Deze negen onderzoekers zijn met 116 jonge, recent gepromoveerde onderzoekers kunnen hiermee gedurende drie jaar ideeën ontwikkelen en onderzoeken.

Vidi-subsidies

Sociale dieren presteren beter

Dr.ir. Piter Bijma (1970) - Dierwetenschappen

Dieren die in dezelfde stal zitten hebben invloed op elkaars gezondheid en prestatie. In dit onderzoek wordt gekeken of die sociale invloed erfelijk is. Ook wordt gekeken hoe gezondheid, welzijn en prestatie verbeterd kunnen worden door sociale dieren te fokken.

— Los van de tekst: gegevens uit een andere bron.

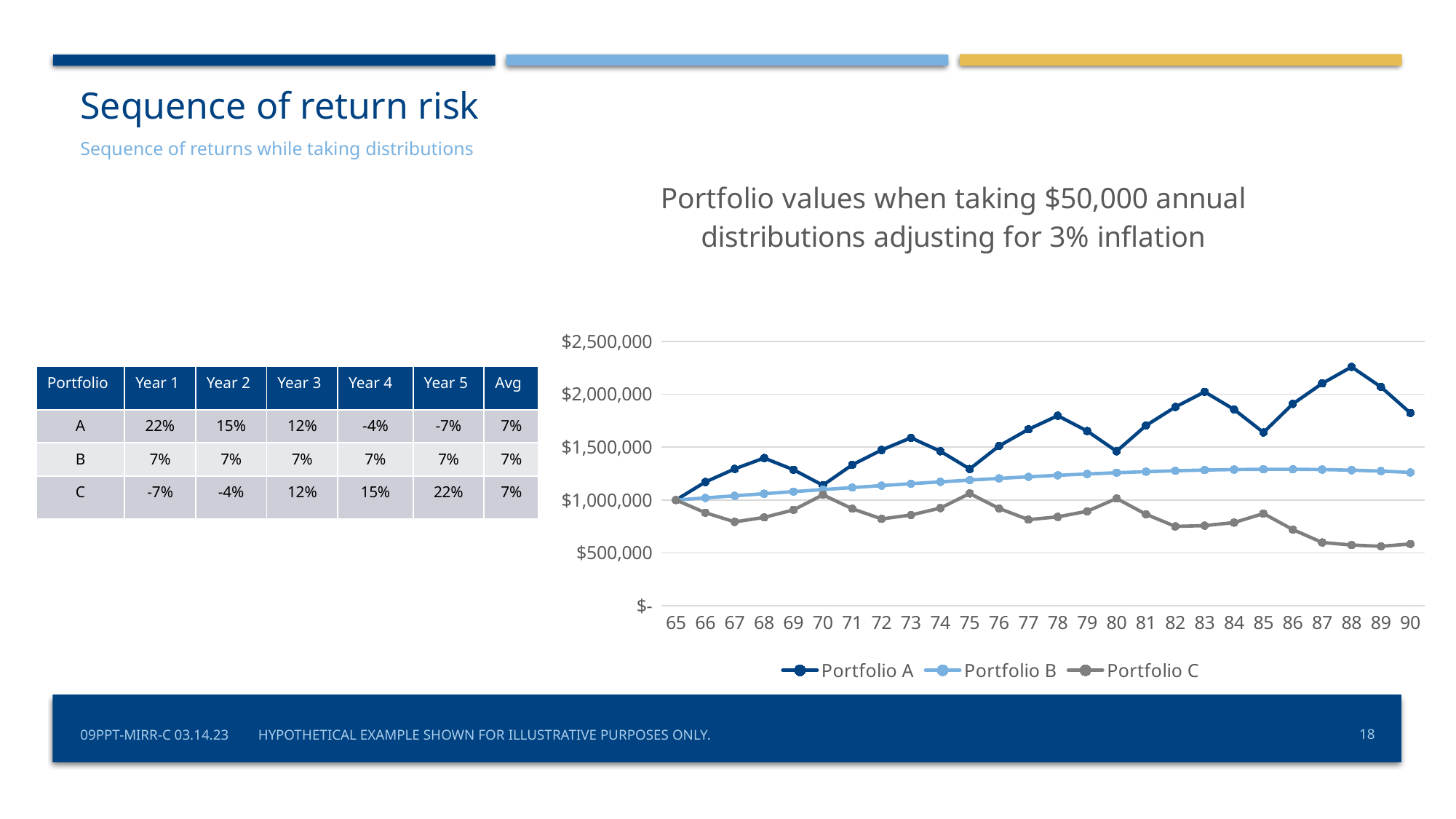
Which series has the lowest value at age 90? Portfolio C What kind of chart is shown on the slide? line chart Is the value for Portfolio B at age 90 greater or less than $1,000,000? greater Is the value for Portfolio C at age 67 greater or less than $1,000,000? less How many series does the chart's legend list? 3 Is the value for Portfolio A at age 88 greater or less than $2,000,000? greater How many ages are plotted along the x axis of the chart? 26 Does the value for Portfolio C overall rise or fall from age 65 to age 90? fall At age 90, which is larger: the value for Portfolio A or the value for Portfolio C? Portfolio A Which series has the highest value at age 88? Portfolio A What is the title of the chart? Portfolio values when taking $50,000 annual distributions adjusting for 3% inflation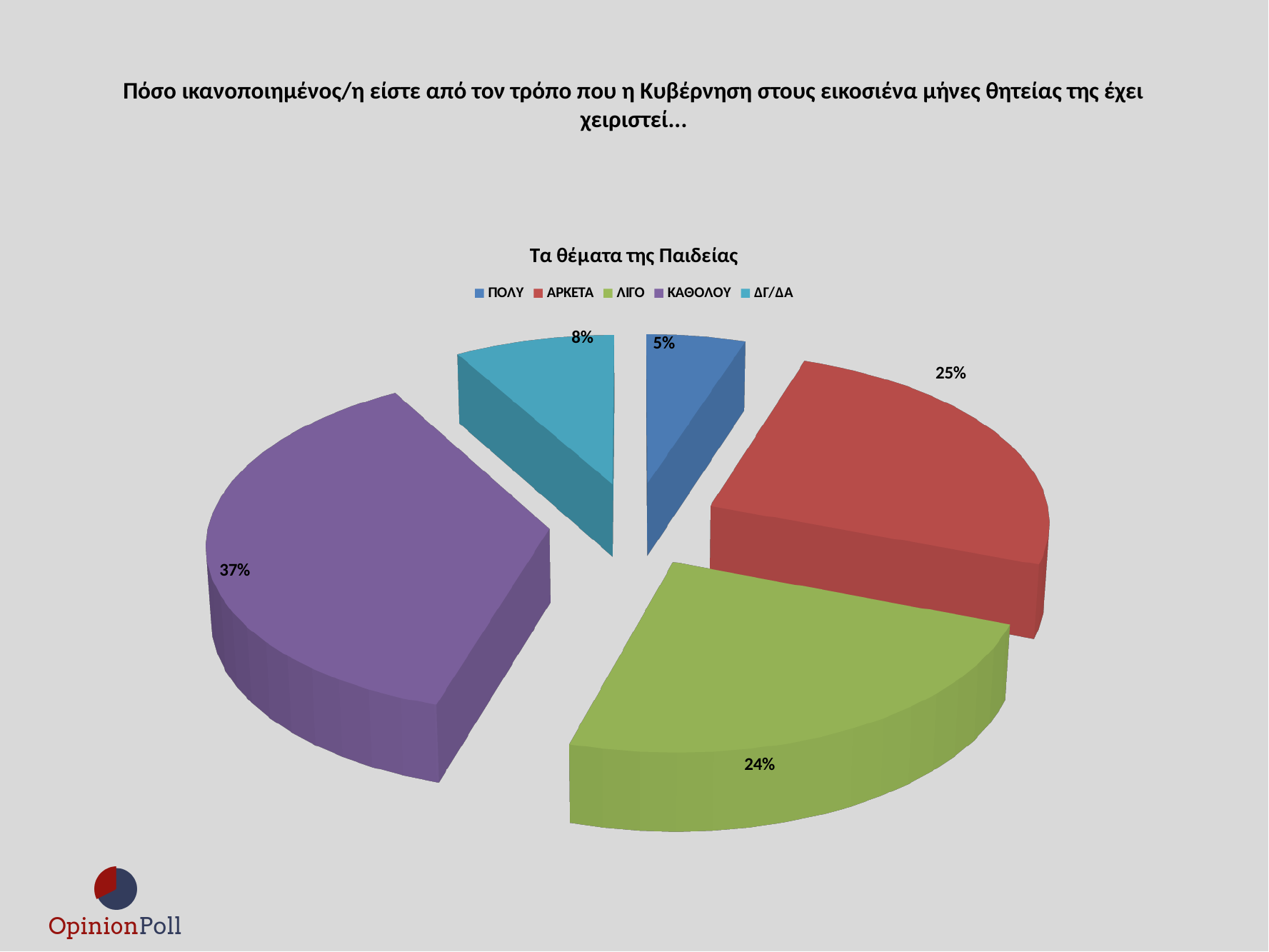
What percentage is shown for ΚΑΘΟΛΟΥ? 37% What percentage is shown for ΑΡΚΕΤΑ? 25% Which category has the smallest share of the pie? ΠΟΛΥ What percentage is shown for ΔΓ/ΔΑ? 8% What percentage is shown for ΠΟΛΥ? 5% Which category has the largest share of the pie? ΚΑΘΟΛΟΥ How many categories does the legend list? 5 What is the difference in percentage points between ΚΑΘΟΛΟΥ and ΛΙΓΟ? 13 Which is larger, the share for ΔΓ/ΔΑ or the share for ΠΟΛΥ? ΔΓ/ΔΑ Which colour represents ΛΙΓΟ in the chart? green What is the title of the chart? Τα θέματα της Παιδείας What kind of chart is shown on the slide? pie chart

New approaches to disease control; a rational strategy for target discovery in oomycete pathogens

Dr.ing. Harold Meijer (1968) - Fytopathologie

Phytophthora veroorzaakt wereldwijd aanzienlijke verliezen in de aardappelteelt en bestrijding vereist de inzet van grote hoeveelheden chemische middelen. Dit onderzoek richt zich op identificatie van unieke genen en eigenschappen in Phytophthora die als aangrijpingspunt dienen voor nieuwe milieuvriendelijke middelen.

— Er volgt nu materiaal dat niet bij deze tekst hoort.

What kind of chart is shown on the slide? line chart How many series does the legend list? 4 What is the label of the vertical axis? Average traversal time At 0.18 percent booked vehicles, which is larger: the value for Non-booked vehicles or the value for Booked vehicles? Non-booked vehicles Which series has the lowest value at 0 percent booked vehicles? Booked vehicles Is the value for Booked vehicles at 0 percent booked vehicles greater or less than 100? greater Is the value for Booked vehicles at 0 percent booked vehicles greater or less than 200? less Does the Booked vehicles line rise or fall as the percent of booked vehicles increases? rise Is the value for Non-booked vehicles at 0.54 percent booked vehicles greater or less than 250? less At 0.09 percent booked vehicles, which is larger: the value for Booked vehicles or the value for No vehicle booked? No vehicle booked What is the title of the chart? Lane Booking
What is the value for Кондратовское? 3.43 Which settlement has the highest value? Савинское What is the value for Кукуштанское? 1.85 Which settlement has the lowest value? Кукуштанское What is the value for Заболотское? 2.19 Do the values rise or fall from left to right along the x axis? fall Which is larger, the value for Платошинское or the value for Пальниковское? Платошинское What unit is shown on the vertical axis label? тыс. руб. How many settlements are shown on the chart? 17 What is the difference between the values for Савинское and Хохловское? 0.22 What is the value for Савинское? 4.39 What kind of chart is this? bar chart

De natuurlijke koolstofbalans van Europa

Dr. Wouter Peters (Hoorn, 1975) WUR - Meteorologie en Luchtkwaliteit Koolstofopname door planten en bomen kan het broeikaseffect verzwakken of versterken. De balans hangt af van het klimaat en is nauwkeurig meetbaar via verschillende gassen in de lucht. Met tienduizenden metingen gaan onderzoekers de wekelijkse koolstofbalans van Europa in kaart brengen.

De drie Wageningse onderzoekers maken deel uit van een 81 jonge, excellente wetenschappers welke van NWO tot 600.000 euro aan subsidie voor hunb onderzoek ontvingen. Hiermee kan de onderzoeker vijf jaar lang een eigen onderzoekslijn ontwikkelen en één of meer onderzoekers aanstellen.